This course outline is for the student to take the mundane learning from the books about transistor class of operations, and RC networks, impedance matching, and capacitive coupling, to a robust hands on, logic thinking purposefully design of system and subsystems at the component level, to achieve results that are only read about in the books, where they learn hands on about the pitfall in designing stages and coupling them together, and how to work around those pitfalls by using the book knowledge of how components work together to actually putting them together to get desired results.

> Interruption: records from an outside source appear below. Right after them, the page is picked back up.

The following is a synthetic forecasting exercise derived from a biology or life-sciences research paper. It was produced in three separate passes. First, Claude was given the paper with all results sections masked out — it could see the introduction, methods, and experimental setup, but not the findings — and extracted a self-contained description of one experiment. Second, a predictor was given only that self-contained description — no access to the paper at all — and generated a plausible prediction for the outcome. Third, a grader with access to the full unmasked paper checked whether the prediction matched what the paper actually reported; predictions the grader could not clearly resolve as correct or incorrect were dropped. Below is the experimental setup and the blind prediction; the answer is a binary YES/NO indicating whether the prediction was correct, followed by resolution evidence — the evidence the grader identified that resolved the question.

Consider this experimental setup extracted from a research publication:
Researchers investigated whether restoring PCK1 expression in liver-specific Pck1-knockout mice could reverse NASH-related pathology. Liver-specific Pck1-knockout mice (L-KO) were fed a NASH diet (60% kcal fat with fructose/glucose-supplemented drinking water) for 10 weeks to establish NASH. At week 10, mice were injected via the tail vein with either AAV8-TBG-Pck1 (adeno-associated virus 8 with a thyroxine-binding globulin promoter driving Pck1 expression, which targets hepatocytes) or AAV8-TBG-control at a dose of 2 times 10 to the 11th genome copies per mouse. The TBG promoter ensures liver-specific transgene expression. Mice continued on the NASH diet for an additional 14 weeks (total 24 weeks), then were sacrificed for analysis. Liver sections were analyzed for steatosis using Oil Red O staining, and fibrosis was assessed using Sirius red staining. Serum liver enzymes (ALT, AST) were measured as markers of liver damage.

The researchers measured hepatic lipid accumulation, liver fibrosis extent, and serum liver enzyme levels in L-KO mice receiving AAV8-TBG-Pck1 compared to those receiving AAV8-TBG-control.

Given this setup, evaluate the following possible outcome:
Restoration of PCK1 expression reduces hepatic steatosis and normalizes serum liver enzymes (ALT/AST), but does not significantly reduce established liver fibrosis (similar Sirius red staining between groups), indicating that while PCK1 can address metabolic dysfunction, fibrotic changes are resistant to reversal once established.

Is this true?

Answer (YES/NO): NO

As the saying goes, "necessity is the mother of all inventions",
So it is in this, when you find it necessary to come up with a network to eliminate distorting a signal feeding into it, you grab a hold of that book page about impedance matching and finally low impedance and high impedance stuff you read about starts to make sense, OH now I see what they mean about making the input impedance higher than the signal source output impedance, it clicks in now.
So this is what they mean about how an emitter follower is used for impedance matching a high impedance to a low impedance output. It makes sense now. When you are faced with design challenges hands on, thats when all those things you read about starts to ring a bell.
You always wondered "why you need to learn about these transistor amp. class of operations, big deal," yeh, well when your faced with a design challenge of what works best for this application at this stage of design, youll be thankfull you learned about those diff. class of operations. Youll appreciate how you learned about analog and switching designs for transistors.
And those boring RC networks you read about, again when you need a specific timing signal to make something work properly, youll appreciate learning what a RC netwoprk is good for.
This course is to spark interest in the mundane book learning, of circuit design, by giving an oppurtunity for the student to get right down, past those little black boxes and to get into the component level itself, and to really appreciate the book learning at a hands on level.
While others are using arduinos, and micro controlers to build a servo driver, you can impress your professor, by showing how you can design a servo motor driver at the transistor level.
By the time you finish this course, you should be able to know exactly how to design each stage of this driver, using design formulas, and logic thinking, you should also be able to predict what your signals should look like on a oscilloscope, at each stage of the design, and why the signals look the way they do, and for what purpose they are designed to do.
Then if you want to get creative, for extra credit, you can logically design an input circuit that uses two push button switchs to make the servo turn left and right, as long as the switchs are active. (That requires aquiring a knowledge of capacitor timing circuits) You can also design light detector circuits to add on to this, the possibiities are up to how well you can first understand this basic system of circuits.
Lets begin:
An oscilloscope is definately needed.
You can purchase for under $100 those PC scopes, any kind of a DSO will do, analog scope will work to, it just will be more challenging to watch the waveforms at the low frequencies required.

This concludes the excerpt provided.